Mettre en valeur ce concept abstrait digne du théâtre
Dans une salle de spectacle, plus précisément sur scène, les acteurs qui présentent leur pièce sont déjà situés entre trois véritables murs. En effet, nous pouvons en retrouver un de chaque côté de l’espace scénique et un à l’arrière de celui-ci. Le quatrième mur est alors le dernier morceau du casse-tête qui sert à isoler les comédiens dans une pièce qui les empêche de communiquer avec le public. Afin que la séparation entre les artistes et les spectateurs soit respectée, les interprètes doivent suivre une procédure précise. Tout d’abord, ceux-ci ont la permission de discuter uniquement entre eux. Ensuite, les acteurs doivent demeurer dans leur espace de jeu. Finalement, ils ne doivent jamais regarder directement les membres de l’assistance dans les yeux.
Pourquoi voudrions-nous briser le quatrième mur?
Parfois, rompre cette barrière imaginée de toutes pièces pour aborder les spectateurs peut s’avérer désastreux dans le contexte d’un récit réaliste. Par conséquent, dans une situation où l’intensité est à son apogée et que les interprètes qui présentent l’histoire sont totalement imprégnés de leur rôle, transgresser le mur allégorique viendrait anéantir la magie du moment qui a réussi à habiter le public grâce à la crédibilité des événements racontés. En d’autres mots, cet acte nocif à la réussite de la pièce de théâtre ou du film ramène en tout point l’audience à sa banale réalité. En revanche, dans un contexte où l’histoire représentée emploie un ton plus léger et humoristique, briser le quatrième mur donne l’occasion aux spectateurs de voir les divers défis qui se présentent dans la vie des personnages sous un autre angle intéressant. Ainsi, s’adresser directement à l’audience en effectuant un aparté au théâtre ou en regardant la caméra au cinéma permet de créer un lien avec elle, de l’intégrer dans le feu de l’action ou même de partager des informations que les autres comédiens ne possèdent pas[3].
::::::::::
CONSIGNE A :: D'après le texte sur le quatrième mur, que les acteurs ne doivent-ils jamais faire avec les membres de l'assistance ?
Le texte étudié et les enregistrements n'ont aucun lien entre eux.

LISTE DES DONNÉES ::
::::::::::
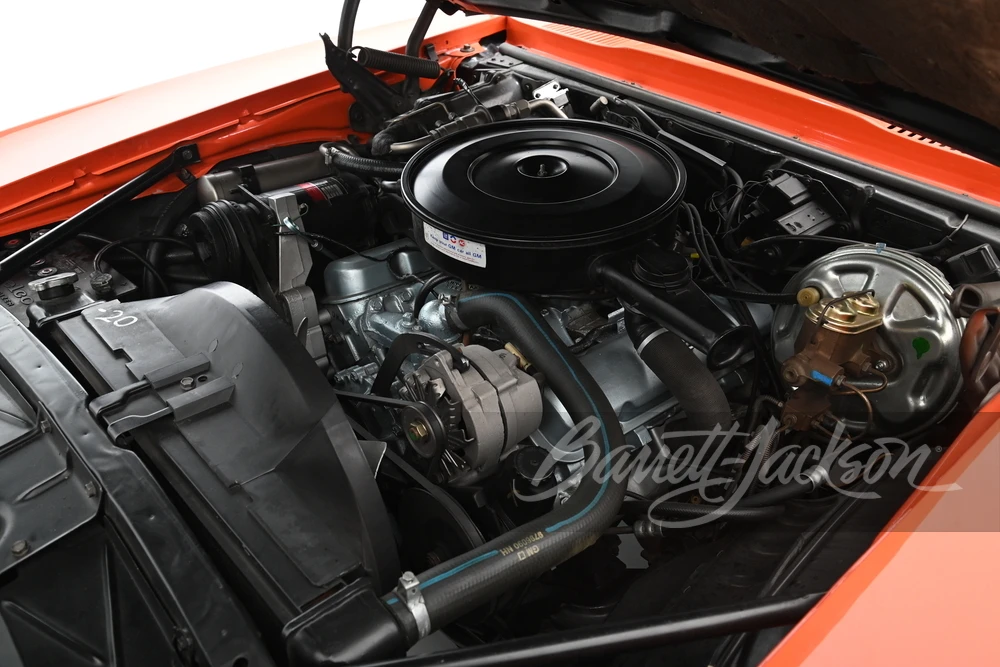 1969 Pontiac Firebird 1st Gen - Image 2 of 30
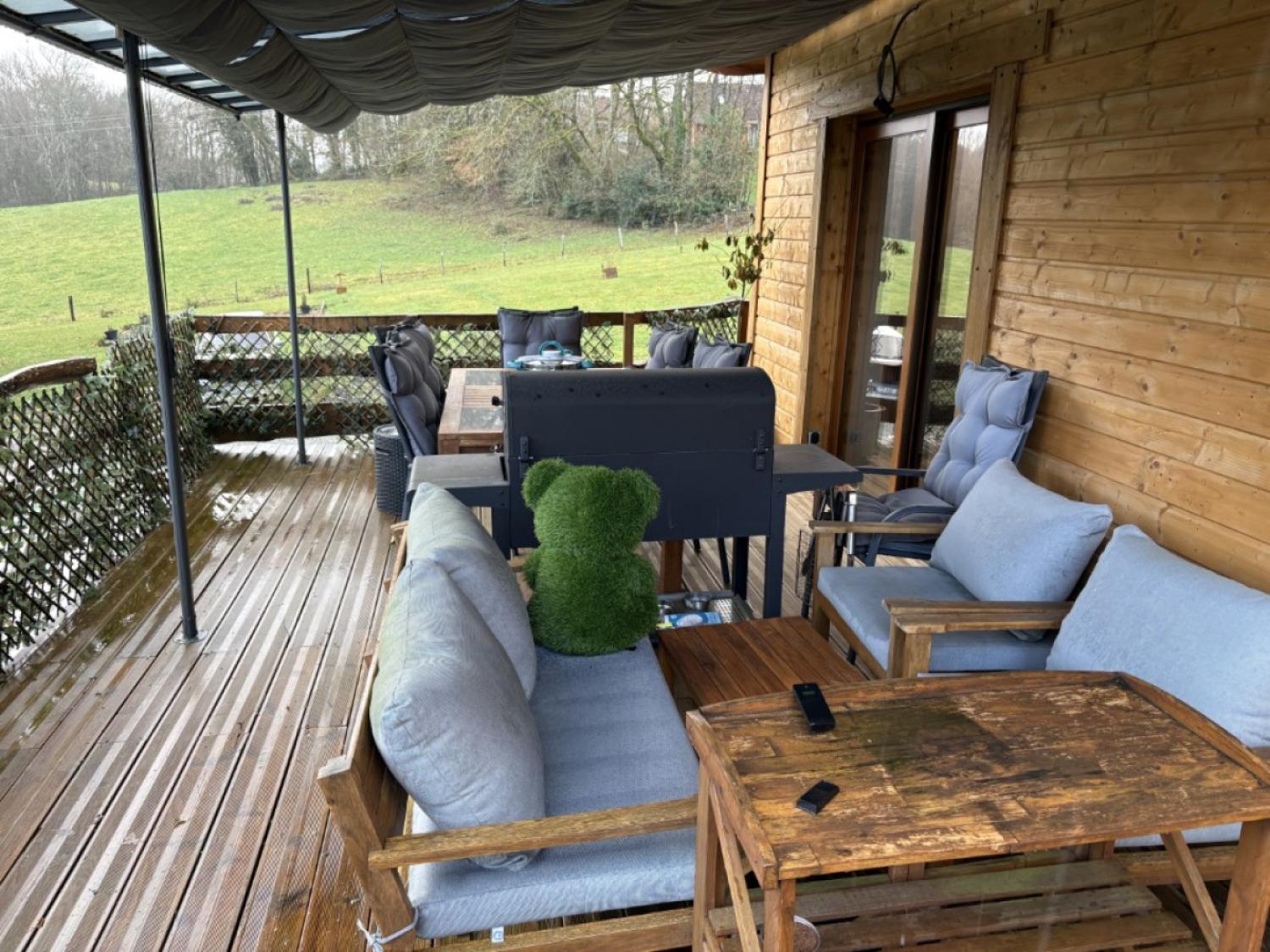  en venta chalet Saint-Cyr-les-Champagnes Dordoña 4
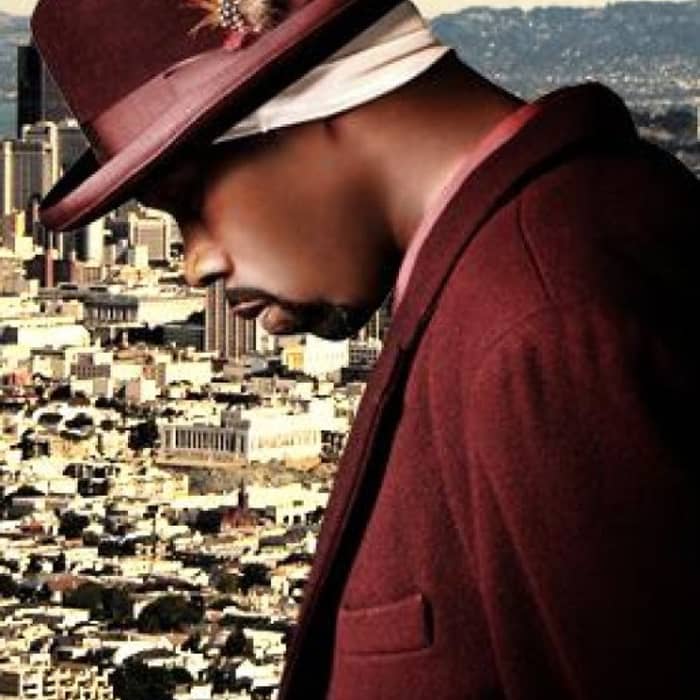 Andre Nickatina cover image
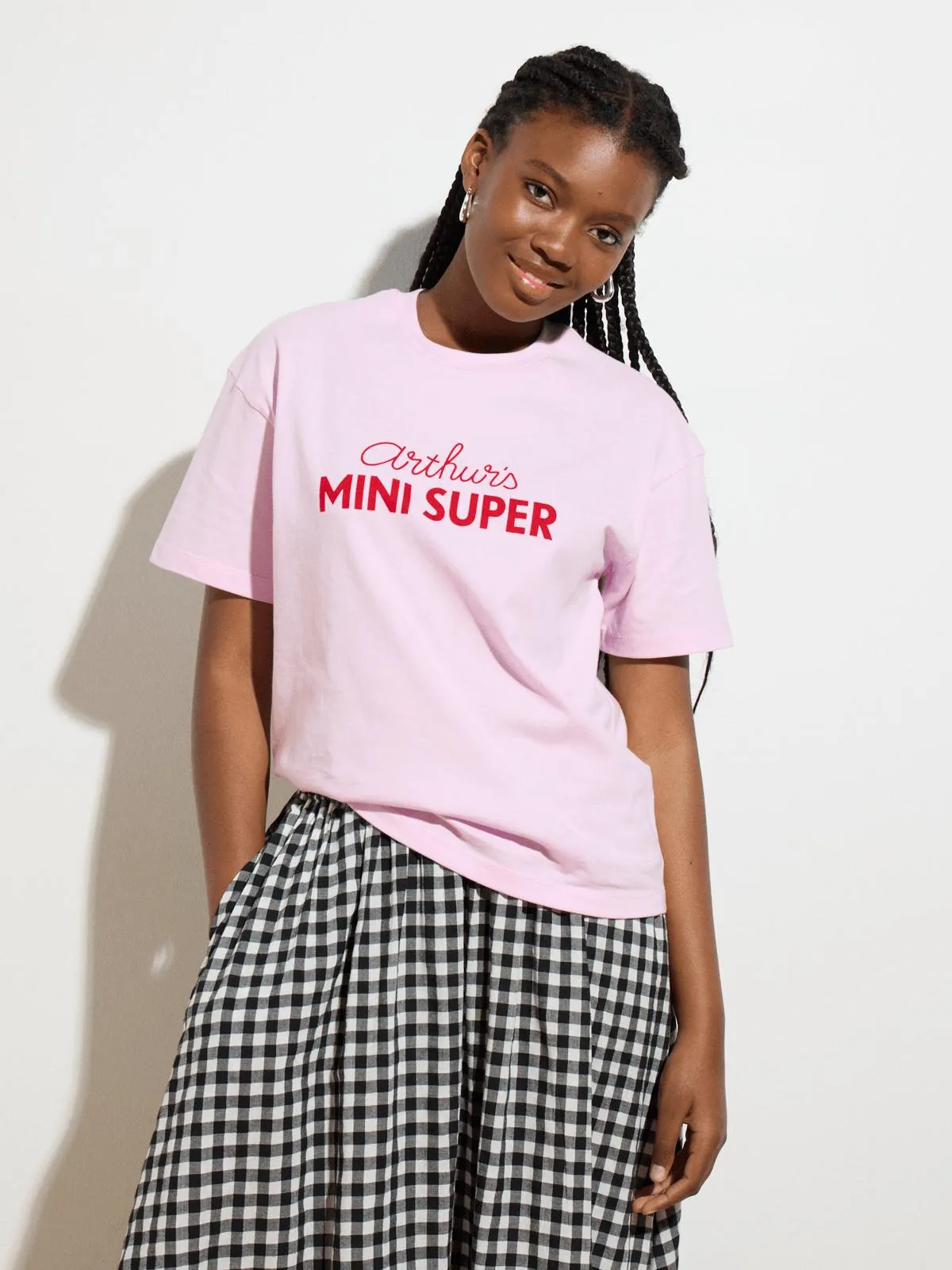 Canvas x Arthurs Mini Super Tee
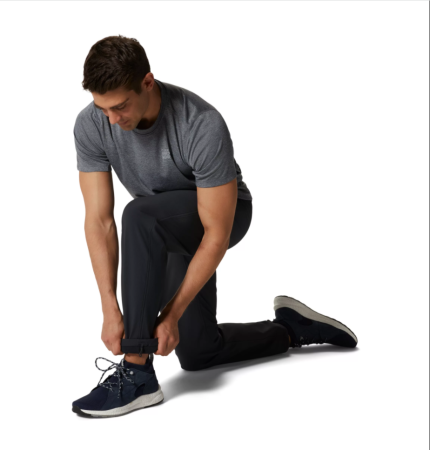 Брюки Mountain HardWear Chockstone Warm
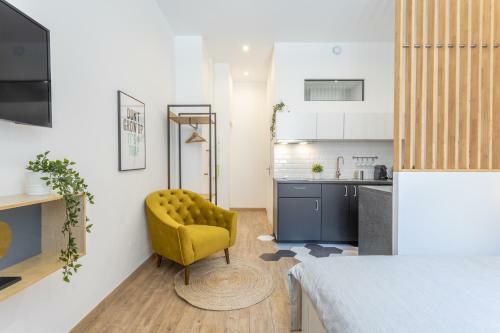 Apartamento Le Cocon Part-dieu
::::::::::
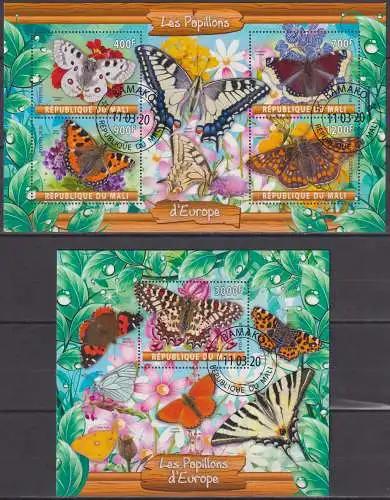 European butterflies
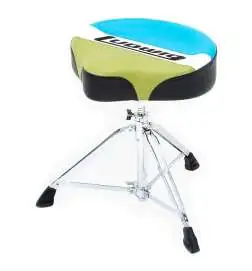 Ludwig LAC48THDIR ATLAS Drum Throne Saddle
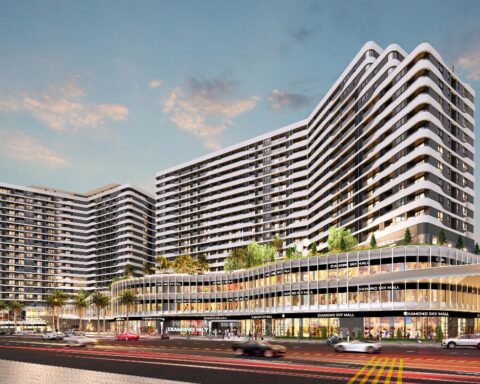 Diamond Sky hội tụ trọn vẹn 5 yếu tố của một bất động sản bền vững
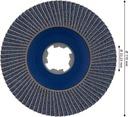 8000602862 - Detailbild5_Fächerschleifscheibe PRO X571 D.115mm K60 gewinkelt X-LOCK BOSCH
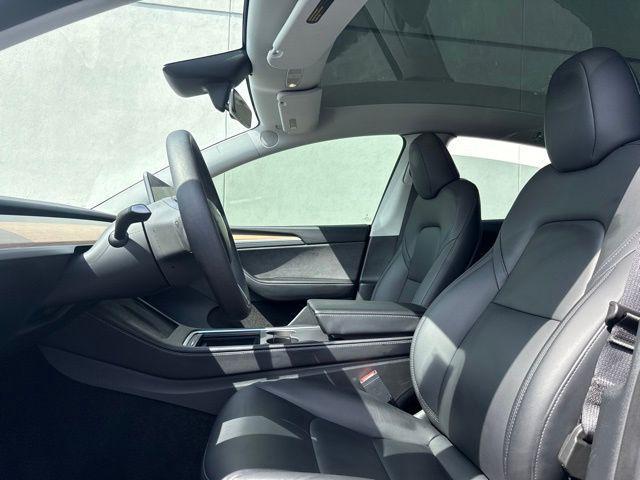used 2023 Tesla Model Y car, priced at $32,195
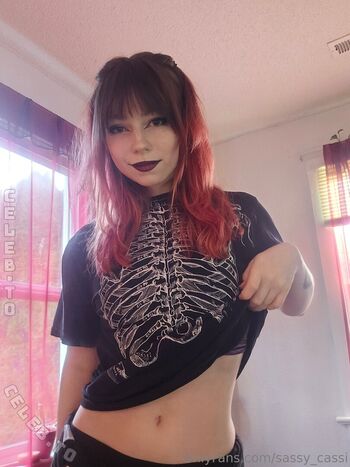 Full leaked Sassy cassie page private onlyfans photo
::::::::::
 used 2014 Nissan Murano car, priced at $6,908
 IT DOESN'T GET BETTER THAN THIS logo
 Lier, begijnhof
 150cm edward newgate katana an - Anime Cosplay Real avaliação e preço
::::::::::
CONSIGNE B :: Reproduisez telles quelles les lignes des enregistrements, de celle qui contient « used 2014 Nissan » jusqu'à celle qui contient « 150cm edward newgate », incluse.

RÉPONSE A :: Ils ne doivent jamais les regarder directement dans les yeux.

RÉPONSE B ::
 used 2014 Nissan Murano car, priced at $6,908
 IT DOESN'T GET BETTER THAN THIS logo
 Lier, begijnhof
 150cm edward newgate katana an - Anime Cosplay Real avaliação e preço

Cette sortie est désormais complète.